The standards for being a "good employer" in this country have changed a lot in the last century. One example of this trend is Starbucks, who certainly pay and benefit their employers better than any other large food service chain in the country, and that's not to be sniffed at. But Starbucks also aggressively union busts and intimidates those who would organize for collective bargaining rights.
On labor standards for their coffee growers, Starbucks is similarly selectively enlightened: it's great that they will only sell fair trade coffee, but only if STARBUCKS, and not international oversight and policy experts like the Workers Rights Consortium or the U.S. Labor in the Americas Project, get to determine what fair trade means in the details. On this matter of defining fair labor practices overseas, Starbucks' standards fall predictably lower than than those of the people who study the issue for a living.
Putting American Apparel's porn-lite ad campaigns aside for the moment to focus solely on the company's labor practices, you'll find a similarly mixed picture. This retailer's terrific website boasts glowing worker testimonies and makes their L.A. factory seem like a dream spa, which I'm sure it truly resembles - the workers get generous breaks, plenty of light and air, and even massages! But what if they want to form a union? No freakin' way. American Apparel spent considerable energy and money in 2006 making sure this did not happen through intimidation, harassment, and firings.

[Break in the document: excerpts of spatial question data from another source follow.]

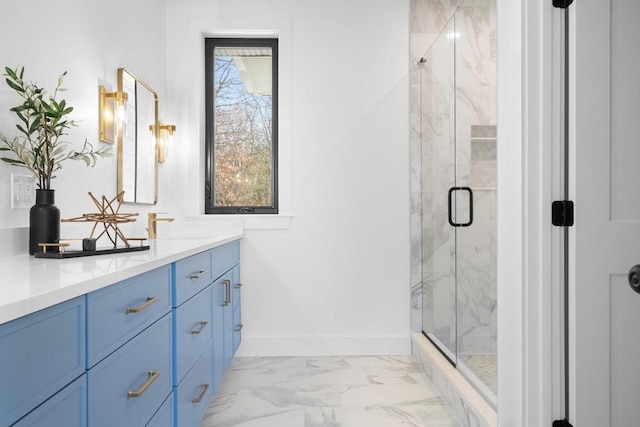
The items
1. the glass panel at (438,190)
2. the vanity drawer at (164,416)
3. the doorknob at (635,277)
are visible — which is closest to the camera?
the doorknob at (635,277)

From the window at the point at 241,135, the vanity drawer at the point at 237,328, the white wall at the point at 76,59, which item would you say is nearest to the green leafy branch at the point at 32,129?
the white wall at the point at 76,59

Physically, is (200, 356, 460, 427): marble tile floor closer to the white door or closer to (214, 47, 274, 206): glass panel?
the white door

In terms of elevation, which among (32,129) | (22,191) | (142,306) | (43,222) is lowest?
(142,306)

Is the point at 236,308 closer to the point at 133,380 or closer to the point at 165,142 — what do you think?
the point at 165,142

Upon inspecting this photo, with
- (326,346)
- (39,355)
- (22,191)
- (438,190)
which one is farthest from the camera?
(326,346)

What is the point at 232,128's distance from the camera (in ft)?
10.5

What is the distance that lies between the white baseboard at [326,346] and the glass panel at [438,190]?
269 mm

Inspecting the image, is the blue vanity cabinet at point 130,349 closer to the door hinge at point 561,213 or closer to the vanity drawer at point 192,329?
the vanity drawer at point 192,329

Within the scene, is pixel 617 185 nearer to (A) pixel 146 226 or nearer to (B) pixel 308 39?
(B) pixel 308 39

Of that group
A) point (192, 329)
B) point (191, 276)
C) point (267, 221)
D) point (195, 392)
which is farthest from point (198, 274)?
point (267, 221)

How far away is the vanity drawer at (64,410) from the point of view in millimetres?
739

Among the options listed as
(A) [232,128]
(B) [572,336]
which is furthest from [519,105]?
(A) [232,128]

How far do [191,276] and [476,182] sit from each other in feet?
4.84

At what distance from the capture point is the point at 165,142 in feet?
9.66
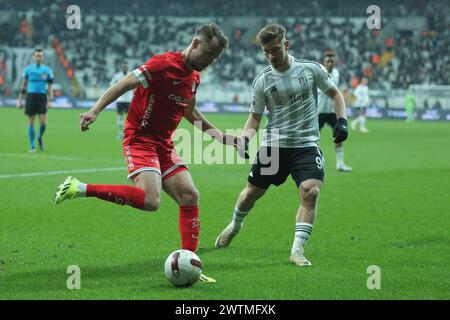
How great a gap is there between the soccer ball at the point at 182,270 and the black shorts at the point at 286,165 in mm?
1786

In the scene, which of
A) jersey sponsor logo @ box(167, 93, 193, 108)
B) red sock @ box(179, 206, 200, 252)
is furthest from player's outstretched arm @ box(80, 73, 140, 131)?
red sock @ box(179, 206, 200, 252)

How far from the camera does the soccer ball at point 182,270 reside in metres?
6.58

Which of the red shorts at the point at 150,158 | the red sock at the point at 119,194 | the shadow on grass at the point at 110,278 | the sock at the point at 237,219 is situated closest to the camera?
the shadow on grass at the point at 110,278

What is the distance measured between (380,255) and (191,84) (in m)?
2.76

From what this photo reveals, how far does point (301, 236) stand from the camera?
25.5ft

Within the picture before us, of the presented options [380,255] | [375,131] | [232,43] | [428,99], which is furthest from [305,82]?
[232,43]

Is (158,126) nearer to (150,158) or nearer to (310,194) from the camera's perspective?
(150,158)

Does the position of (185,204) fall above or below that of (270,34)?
below

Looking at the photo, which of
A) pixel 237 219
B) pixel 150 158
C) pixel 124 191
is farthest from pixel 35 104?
pixel 124 191

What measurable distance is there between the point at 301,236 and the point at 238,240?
1.55 metres

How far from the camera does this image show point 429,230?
1002 centimetres

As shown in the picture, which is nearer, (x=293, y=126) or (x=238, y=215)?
(x=293, y=126)

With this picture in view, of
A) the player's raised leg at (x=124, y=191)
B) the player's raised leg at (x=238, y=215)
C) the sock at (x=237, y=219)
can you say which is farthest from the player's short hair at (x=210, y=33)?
the sock at (x=237, y=219)

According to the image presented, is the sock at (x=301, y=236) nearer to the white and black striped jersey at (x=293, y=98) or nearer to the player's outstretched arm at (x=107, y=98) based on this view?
the white and black striped jersey at (x=293, y=98)
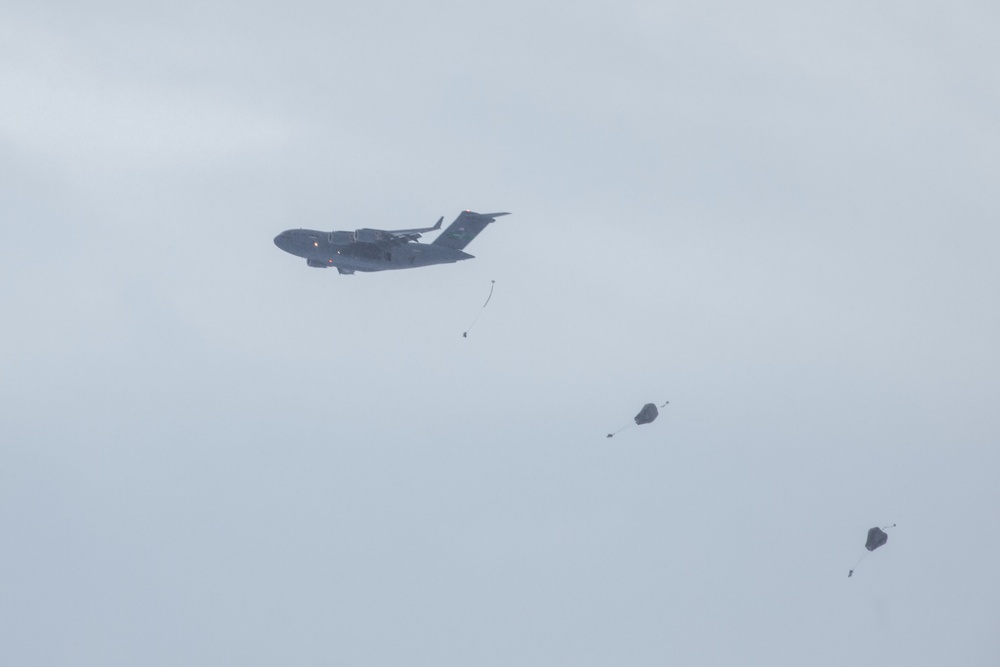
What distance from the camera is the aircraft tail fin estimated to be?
84875mm

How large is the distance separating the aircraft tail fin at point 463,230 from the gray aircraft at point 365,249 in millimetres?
1772

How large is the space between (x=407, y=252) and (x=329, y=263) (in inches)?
282

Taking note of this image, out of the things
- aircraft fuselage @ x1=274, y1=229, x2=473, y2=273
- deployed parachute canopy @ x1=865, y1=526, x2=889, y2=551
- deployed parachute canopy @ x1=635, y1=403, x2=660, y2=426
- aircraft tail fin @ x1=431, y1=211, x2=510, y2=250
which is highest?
aircraft tail fin @ x1=431, y1=211, x2=510, y2=250

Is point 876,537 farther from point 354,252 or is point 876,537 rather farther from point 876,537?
point 354,252

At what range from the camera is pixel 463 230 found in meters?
85.3

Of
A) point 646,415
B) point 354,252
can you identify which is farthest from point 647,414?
point 354,252

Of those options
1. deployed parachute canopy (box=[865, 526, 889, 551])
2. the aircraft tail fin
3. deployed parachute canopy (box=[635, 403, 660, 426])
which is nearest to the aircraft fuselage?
the aircraft tail fin

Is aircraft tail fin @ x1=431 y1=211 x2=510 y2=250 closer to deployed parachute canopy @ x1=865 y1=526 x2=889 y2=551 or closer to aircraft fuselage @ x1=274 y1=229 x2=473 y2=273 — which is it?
aircraft fuselage @ x1=274 y1=229 x2=473 y2=273

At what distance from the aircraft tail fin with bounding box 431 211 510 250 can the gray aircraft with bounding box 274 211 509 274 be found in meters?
1.77

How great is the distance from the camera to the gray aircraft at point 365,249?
80.4 metres

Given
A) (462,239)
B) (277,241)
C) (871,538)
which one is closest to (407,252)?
(462,239)

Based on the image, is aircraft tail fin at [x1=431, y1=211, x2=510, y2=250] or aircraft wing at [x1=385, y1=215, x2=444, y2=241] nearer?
aircraft wing at [x1=385, y1=215, x2=444, y2=241]

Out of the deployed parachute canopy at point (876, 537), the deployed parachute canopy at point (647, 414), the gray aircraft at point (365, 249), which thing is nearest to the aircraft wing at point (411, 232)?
the gray aircraft at point (365, 249)

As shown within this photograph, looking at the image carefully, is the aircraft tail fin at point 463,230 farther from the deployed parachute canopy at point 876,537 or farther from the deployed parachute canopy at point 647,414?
the deployed parachute canopy at point 876,537
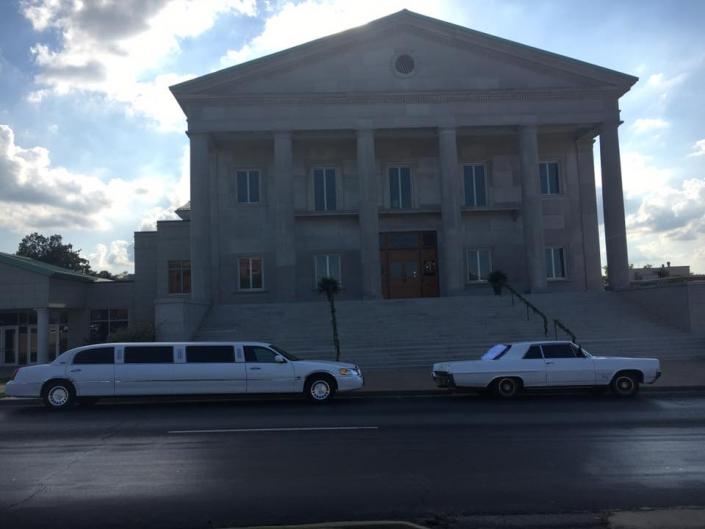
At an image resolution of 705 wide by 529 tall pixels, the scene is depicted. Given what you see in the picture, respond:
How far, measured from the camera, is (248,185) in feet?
116

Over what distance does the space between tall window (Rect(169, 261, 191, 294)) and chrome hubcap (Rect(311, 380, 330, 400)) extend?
2217 cm

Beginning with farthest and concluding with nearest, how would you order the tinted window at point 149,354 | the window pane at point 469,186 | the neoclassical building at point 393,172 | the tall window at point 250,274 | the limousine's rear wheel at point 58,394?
the window pane at point 469,186
the tall window at point 250,274
the neoclassical building at point 393,172
the tinted window at point 149,354
the limousine's rear wheel at point 58,394

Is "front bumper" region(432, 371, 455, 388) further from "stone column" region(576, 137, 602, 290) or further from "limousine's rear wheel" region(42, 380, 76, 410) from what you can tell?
"stone column" region(576, 137, 602, 290)

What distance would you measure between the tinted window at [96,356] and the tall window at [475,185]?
2398 centimetres

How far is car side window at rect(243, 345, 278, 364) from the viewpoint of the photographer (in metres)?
15.5

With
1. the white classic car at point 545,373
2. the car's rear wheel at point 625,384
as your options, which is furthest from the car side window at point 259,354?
the car's rear wheel at point 625,384

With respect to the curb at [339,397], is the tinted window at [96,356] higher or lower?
higher

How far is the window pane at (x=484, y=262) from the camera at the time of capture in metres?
35.2

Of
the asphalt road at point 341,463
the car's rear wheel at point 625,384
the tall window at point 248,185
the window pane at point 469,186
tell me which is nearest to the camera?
the asphalt road at point 341,463

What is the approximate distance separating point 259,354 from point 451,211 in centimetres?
1790

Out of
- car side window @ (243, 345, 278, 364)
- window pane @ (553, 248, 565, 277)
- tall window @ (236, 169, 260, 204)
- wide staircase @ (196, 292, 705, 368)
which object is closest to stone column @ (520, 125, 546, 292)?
wide staircase @ (196, 292, 705, 368)

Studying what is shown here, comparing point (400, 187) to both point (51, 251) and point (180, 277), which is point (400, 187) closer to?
point (180, 277)

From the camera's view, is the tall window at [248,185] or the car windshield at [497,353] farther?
the tall window at [248,185]

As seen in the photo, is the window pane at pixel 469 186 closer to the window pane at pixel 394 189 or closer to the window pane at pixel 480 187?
the window pane at pixel 480 187
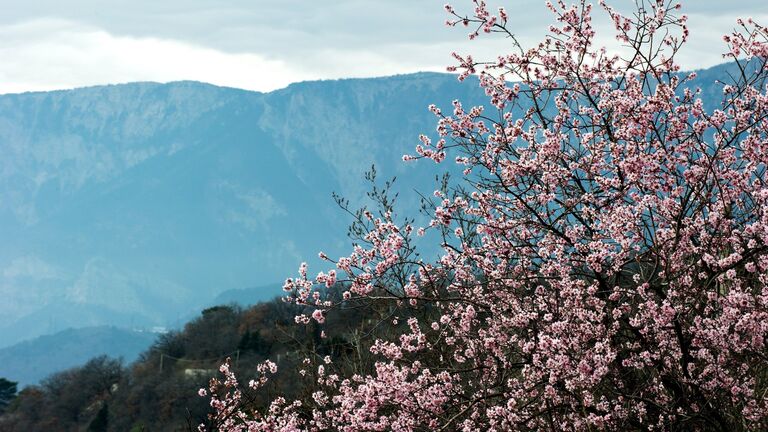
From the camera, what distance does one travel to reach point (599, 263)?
767 centimetres

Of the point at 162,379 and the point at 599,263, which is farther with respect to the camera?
the point at 162,379

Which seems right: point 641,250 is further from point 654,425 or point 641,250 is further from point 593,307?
point 654,425

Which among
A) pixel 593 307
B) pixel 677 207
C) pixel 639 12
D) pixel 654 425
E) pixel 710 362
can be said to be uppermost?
pixel 639 12

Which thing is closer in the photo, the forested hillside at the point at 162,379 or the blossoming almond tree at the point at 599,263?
the blossoming almond tree at the point at 599,263

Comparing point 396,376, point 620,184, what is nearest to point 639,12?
point 620,184

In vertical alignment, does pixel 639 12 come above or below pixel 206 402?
above

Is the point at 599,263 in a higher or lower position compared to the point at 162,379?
higher

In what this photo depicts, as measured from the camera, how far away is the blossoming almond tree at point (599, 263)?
7.65m

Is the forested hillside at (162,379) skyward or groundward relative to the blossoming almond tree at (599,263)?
groundward

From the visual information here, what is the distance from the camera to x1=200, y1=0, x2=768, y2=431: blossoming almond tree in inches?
301

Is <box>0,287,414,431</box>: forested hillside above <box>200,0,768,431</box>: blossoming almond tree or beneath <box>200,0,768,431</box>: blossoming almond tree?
beneath

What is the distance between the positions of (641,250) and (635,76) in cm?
212

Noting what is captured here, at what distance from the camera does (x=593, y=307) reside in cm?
809

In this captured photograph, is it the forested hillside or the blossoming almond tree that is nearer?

What's with the paternalism and the massage bribery? How can an employer honestly say they respect and honor their workers' lives when they won't allow them to make their own decisions about representation? And with more American workers joining the service sector each day, when will Starbucks organizers, for example, gather a critical mass in the face of the company's vast money and influence? Will they ever?
While we're at it, Betty just received this email from a community organizer in Oakland, CA, regarding IKEA (the place where all Betty's furniture came from for the last five years):
On the good side, [IKEA] have met and exceeded a local hire policy
requirement in East Palo Alto for several years now...the City staff person...holds
the company's feet to the fire.
On the bad side, they are deeply afraid of workers talking to each other,
or, God forbid, organizing. We conducted a survey of big box retail
workers in Emeryville, where the Bay Area's first IKEA is located. In
order to stop us, they tried to get my surveyors arrested, called me at
home and intimidated my wife, implied to workers that they would be fired
if they responded to our survey and hired a *very* expensive union-busting
law firm to write threatening letters to us. All over a 15 minute survey
being conducted by undergrad students. Not nice people.
Like her boxy, functional IKEA furniture, Betty also enjoys her occasional Starbucks holiday cookie and corn syrup coffee, and she owns some underwear from American Apparel, which she figures is a step up from the Gap in terms of worker rights and even the environment. Cold comfort? Yes. A step in the right direction? Perhaps. Maybe the American labor movement and all civil rights struggles (Betty thinks particularly here of the gay rights movement) have more in common than just gallons and gallons of coffee. Must progress always be so slow?